> [Task goal]:
Please retype the material beneath this task exactly, starting with its first line and finishing with the line containing "genus: Alces".

> [Information provided]:
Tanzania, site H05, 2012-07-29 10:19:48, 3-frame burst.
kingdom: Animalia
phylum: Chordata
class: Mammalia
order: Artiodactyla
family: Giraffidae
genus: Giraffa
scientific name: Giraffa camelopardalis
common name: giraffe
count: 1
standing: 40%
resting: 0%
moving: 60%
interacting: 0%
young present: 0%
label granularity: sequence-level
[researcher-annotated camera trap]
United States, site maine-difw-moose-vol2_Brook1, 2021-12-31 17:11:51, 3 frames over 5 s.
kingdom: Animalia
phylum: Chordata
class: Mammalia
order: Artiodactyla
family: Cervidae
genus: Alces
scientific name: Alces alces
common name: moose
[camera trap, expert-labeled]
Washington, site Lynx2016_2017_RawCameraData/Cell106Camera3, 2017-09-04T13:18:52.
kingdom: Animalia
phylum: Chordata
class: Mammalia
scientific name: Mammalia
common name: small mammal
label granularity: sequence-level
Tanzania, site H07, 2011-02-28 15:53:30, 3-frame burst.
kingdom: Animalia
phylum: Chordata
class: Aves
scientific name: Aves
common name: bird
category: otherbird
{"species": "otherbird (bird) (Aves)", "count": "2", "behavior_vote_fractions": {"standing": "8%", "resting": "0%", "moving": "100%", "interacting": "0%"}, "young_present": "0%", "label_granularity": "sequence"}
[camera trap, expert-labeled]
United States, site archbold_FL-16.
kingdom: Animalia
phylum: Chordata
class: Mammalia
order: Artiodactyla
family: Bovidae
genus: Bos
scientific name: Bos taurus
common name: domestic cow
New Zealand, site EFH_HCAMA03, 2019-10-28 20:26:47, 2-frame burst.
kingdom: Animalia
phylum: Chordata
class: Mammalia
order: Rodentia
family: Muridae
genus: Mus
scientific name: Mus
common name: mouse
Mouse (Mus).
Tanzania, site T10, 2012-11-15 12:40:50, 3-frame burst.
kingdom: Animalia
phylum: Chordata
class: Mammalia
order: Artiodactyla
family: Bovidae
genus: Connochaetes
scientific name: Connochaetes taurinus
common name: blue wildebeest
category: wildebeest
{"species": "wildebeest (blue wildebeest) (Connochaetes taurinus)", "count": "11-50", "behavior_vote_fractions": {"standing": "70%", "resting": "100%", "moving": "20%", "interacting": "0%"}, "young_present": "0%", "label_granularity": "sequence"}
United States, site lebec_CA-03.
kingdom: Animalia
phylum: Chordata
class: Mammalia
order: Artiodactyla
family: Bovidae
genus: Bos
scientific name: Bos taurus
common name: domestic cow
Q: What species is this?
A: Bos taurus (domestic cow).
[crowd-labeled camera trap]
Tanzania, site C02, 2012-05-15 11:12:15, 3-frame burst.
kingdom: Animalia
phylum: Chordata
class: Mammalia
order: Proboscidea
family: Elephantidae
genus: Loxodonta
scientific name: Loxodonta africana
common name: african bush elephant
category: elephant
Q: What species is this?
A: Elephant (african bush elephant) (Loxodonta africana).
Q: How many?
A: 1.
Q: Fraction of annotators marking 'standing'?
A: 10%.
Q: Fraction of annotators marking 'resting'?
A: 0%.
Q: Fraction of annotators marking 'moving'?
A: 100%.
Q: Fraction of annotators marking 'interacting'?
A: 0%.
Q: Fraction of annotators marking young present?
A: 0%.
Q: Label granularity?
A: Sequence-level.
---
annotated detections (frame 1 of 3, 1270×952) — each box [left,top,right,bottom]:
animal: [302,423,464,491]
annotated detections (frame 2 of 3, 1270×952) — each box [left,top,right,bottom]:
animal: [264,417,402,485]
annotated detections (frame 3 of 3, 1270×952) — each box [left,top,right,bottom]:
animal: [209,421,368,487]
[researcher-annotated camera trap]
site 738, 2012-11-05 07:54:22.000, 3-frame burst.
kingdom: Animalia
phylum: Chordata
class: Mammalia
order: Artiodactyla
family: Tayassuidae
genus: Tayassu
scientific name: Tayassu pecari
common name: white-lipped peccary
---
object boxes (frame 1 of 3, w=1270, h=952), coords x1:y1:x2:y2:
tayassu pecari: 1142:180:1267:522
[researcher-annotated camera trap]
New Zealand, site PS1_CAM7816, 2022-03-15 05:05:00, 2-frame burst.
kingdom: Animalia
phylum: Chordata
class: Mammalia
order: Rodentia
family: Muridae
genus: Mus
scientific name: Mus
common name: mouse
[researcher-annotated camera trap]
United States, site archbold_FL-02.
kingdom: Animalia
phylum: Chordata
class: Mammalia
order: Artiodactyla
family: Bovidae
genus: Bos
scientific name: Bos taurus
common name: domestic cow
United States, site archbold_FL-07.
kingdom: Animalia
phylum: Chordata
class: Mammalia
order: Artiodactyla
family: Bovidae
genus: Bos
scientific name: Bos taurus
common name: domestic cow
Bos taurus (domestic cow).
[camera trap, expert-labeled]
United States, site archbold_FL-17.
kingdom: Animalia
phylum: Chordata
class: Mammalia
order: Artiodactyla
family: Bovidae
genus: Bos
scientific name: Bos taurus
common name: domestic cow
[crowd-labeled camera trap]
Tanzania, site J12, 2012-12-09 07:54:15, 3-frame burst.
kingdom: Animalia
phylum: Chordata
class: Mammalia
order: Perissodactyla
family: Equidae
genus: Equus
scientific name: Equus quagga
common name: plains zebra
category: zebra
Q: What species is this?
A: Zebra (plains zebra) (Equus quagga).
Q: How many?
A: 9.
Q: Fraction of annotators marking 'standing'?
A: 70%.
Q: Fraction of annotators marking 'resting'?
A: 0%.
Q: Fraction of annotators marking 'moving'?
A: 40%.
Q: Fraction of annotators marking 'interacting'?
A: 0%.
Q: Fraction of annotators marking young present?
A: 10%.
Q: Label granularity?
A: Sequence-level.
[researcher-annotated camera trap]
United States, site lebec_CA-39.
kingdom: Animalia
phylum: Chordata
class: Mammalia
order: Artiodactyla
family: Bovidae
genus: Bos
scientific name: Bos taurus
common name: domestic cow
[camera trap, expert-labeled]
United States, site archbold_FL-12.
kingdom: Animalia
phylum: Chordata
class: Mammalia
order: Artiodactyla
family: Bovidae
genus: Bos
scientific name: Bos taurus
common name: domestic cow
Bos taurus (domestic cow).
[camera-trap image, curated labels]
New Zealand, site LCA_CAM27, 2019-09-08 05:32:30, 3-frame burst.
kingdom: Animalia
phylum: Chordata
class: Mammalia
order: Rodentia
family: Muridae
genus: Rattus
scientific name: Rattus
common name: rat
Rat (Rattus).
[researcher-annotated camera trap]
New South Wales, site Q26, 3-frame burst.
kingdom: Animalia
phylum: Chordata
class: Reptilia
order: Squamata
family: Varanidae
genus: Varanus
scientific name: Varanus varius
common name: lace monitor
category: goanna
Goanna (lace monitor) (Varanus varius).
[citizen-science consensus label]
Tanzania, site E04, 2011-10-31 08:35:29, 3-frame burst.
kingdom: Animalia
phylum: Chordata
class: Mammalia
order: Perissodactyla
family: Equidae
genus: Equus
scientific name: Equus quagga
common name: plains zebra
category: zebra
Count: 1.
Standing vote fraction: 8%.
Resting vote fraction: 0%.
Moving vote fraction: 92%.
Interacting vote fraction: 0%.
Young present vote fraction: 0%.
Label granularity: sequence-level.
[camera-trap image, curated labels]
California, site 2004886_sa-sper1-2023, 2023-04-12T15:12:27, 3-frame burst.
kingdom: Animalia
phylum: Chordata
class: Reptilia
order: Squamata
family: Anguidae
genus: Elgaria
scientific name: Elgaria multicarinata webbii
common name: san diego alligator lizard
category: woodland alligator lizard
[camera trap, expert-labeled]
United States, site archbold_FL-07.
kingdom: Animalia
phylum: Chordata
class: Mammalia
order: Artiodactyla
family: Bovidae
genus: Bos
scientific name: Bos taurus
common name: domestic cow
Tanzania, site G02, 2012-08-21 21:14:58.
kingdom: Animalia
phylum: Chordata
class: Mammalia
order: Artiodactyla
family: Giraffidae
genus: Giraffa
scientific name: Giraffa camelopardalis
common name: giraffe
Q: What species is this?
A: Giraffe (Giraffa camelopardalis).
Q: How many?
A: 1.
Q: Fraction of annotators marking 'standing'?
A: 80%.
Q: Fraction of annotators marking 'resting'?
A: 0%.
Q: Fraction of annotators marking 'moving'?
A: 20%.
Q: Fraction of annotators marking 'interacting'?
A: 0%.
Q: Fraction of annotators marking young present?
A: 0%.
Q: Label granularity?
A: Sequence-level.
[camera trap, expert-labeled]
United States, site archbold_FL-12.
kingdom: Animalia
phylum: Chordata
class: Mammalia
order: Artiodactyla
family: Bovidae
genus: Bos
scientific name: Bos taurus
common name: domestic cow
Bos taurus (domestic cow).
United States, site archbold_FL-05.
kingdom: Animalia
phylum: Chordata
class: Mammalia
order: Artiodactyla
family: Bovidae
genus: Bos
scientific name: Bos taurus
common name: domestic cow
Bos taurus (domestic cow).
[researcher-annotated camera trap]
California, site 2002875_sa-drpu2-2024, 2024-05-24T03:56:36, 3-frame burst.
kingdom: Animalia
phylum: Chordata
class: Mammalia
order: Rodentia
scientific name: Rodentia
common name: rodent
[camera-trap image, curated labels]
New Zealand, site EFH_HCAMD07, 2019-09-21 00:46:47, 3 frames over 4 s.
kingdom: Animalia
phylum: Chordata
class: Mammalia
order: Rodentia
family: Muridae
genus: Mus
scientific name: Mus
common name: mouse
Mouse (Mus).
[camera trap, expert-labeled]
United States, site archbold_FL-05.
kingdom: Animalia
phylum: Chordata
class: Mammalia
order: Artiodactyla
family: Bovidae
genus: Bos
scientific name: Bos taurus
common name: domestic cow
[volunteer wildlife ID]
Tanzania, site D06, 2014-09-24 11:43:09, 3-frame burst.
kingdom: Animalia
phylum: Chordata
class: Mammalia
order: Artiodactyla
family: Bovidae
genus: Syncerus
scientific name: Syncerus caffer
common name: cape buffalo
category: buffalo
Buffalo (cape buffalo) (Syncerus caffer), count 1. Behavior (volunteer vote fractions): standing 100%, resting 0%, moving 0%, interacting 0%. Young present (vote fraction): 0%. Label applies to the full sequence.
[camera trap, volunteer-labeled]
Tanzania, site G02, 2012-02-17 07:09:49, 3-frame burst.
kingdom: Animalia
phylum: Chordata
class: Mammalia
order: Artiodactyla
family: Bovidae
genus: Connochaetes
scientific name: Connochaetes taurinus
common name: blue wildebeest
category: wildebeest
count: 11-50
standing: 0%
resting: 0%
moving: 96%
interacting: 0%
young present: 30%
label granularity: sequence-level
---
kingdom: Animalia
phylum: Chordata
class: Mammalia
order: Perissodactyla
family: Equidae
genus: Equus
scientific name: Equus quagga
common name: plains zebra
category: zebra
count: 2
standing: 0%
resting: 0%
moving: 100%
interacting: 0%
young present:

> [Problem solution]:
Tanzania, site H05, 2012-07-29 10:19:48, 3-frame burst.
kingdom: Animalia
phylum: Chordata
class: Mammalia
order: Artiodactyla
family: Giraffidae
genus: Giraffa
scientific name: Giraffa camelopardalis
common name: giraffe
count: 1
standing: 40%
resting: 0%
moving: 60%
interacting: 0%
young present: 0%
label granularity: sequence-level
[researcher-annotated camera trap]
United States, site maine-difw-moose-vol2_Brook1, 2021-12-31 17:11:51, 3 frames over 5 s.
kingdom: Animalia
phylum: Chordata
class: Mammalia
order: Artiodactyla
family: Cervidae
genus: Alces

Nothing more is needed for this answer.